▸ Stated problem 1: In the entries, starting at the line that contains "Is point 316,197" and continuing through the last entry, update every "campaign flag" to "rally flag". Leave everything else unchanged, and return only those lines.

▸ Text shown:
::::::

BRIEF DESCRIPTION OF THE DRAWINGS

In order to more clearly illustrate the technical solutions in the present disclosure or prior art, the drawings are used in the embodiments or the description of the prior art will be briefly introduced below. It should be understood that, the drawings in the following description are only examples of the present disclosure. For those skilled in the art, other drawings can be obtained based on these drawings without creative works.

FIG. 1 is a microstructure diagram of the oriented electrical steel with high magnetic induction produced by example 1 of the present disclosure,

FIG. 2 is a microstructure diagram of the oriented electrical steel with high magnetic induction produced by example 2 of the present disclosure,

FIG. 3 is a microstructure diagram of the oriented electrical steel with high magnetic induction produced by comparative example 1.

Further illustration about the achievement of the object, the functions and the advantages of the present disclosure will be showed according to the drawings.

DETAILED DESCRIPTION OF THE INVENTION

A clear and complete description will be made below in conjunction with the technical solutions in the embodiments. Apparently, the described embodiments are only some of the embodiments of the present disclosure, but not all of them. Based on the embodiments of the present disclosure, all other embodiments obtained by persons of ordinary skill in the art without inventive efforts fall within the protection scope of the present disclosure.

::::::

▸ Source material:
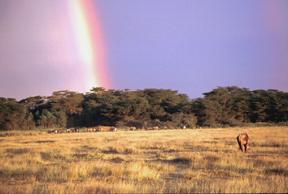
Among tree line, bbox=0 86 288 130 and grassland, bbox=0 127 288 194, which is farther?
tree line, bbox=0 86 288 130

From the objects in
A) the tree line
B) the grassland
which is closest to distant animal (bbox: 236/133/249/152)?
the grassland

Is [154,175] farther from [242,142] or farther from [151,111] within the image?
[151,111]

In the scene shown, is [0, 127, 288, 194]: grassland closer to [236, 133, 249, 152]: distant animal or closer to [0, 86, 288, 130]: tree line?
[236, 133, 249, 152]: distant animal

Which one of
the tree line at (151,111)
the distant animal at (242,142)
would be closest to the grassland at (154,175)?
the distant animal at (242,142)

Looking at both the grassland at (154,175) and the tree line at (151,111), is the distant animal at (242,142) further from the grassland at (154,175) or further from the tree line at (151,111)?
the tree line at (151,111)

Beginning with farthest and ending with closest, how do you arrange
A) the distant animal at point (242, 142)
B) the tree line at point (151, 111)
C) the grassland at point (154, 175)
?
the tree line at point (151, 111) → the distant animal at point (242, 142) → the grassland at point (154, 175)

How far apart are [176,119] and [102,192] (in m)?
57.1

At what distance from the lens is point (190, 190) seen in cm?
1039

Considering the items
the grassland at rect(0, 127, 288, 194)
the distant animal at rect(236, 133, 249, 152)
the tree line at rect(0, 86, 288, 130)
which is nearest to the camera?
the grassland at rect(0, 127, 288, 194)

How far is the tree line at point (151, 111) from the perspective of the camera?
68.4 m

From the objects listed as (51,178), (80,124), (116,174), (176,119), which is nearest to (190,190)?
(116,174)

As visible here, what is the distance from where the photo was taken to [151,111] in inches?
2889

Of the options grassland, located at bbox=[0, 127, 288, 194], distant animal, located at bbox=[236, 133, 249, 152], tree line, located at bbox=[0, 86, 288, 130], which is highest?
tree line, located at bbox=[0, 86, 288, 130]

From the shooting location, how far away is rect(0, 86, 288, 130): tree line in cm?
6844
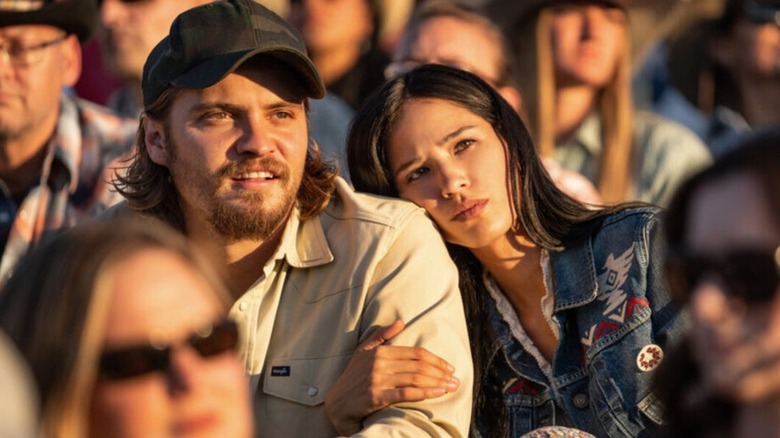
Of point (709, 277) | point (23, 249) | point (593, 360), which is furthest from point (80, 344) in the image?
point (23, 249)

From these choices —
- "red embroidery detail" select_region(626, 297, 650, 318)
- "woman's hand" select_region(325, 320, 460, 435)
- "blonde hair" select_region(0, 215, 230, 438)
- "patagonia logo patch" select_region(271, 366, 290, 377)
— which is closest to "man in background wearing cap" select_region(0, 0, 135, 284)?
"patagonia logo patch" select_region(271, 366, 290, 377)

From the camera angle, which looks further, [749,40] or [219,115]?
[749,40]

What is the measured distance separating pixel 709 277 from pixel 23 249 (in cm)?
401

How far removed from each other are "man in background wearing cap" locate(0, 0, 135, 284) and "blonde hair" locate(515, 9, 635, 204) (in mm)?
1861

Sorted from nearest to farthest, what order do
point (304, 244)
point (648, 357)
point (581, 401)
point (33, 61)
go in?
1. point (648, 357)
2. point (581, 401)
3. point (304, 244)
4. point (33, 61)

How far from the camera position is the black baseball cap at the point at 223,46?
14.8ft

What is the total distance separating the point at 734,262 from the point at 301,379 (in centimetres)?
210

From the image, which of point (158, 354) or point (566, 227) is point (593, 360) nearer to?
point (566, 227)

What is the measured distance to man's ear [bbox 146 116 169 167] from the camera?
4.82m

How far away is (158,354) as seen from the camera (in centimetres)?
241

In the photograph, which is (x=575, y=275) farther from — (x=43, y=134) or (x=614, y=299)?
(x=43, y=134)

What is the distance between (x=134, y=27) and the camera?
280 inches

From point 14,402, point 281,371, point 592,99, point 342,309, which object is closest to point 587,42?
point 592,99

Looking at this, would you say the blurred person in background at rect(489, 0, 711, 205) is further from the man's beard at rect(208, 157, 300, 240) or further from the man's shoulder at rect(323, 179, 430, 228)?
the man's beard at rect(208, 157, 300, 240)
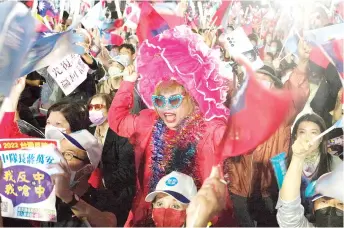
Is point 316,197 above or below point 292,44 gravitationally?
below

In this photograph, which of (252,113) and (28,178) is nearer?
(252,113)

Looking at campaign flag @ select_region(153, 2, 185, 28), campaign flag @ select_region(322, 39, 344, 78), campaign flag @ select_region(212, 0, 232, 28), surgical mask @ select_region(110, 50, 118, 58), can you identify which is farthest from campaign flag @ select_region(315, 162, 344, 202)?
surgical mask @ select_region(110, 50, 118, 58)

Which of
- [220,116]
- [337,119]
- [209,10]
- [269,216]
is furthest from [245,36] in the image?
[269,216]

::::::

▸ Stated problem 2: List each figure label that the patent excerpt on oriented electrical steel names.

▸ Worked solution 1:
Is point 316,197 above or below point 292,44 gravitationally?
below

In this photograph, which of (252,113) and (28,178) is nearer?
(252,113)

Looking at rally flag @ select_region(153, 2, 185, 28), rally flag @ select_region(322, 39, 344, 78), rally flag @ select_region(212, 0, 232, 28), surgical mask @ select_region(110, 50, 118, 58), can you identify which is farthest from rally flag @ select_region(315, 162, 344, 202)?
surgical mask @ select_region(110, 50, 118, 58)

Which of
- [220,116]
- [337,119]
- [209,10]
- [269,216]
is furthest from [245,36] in the image?
[269,216]

▸ Worked solution 2: FIG. 1, FIG. 2, FIG. 3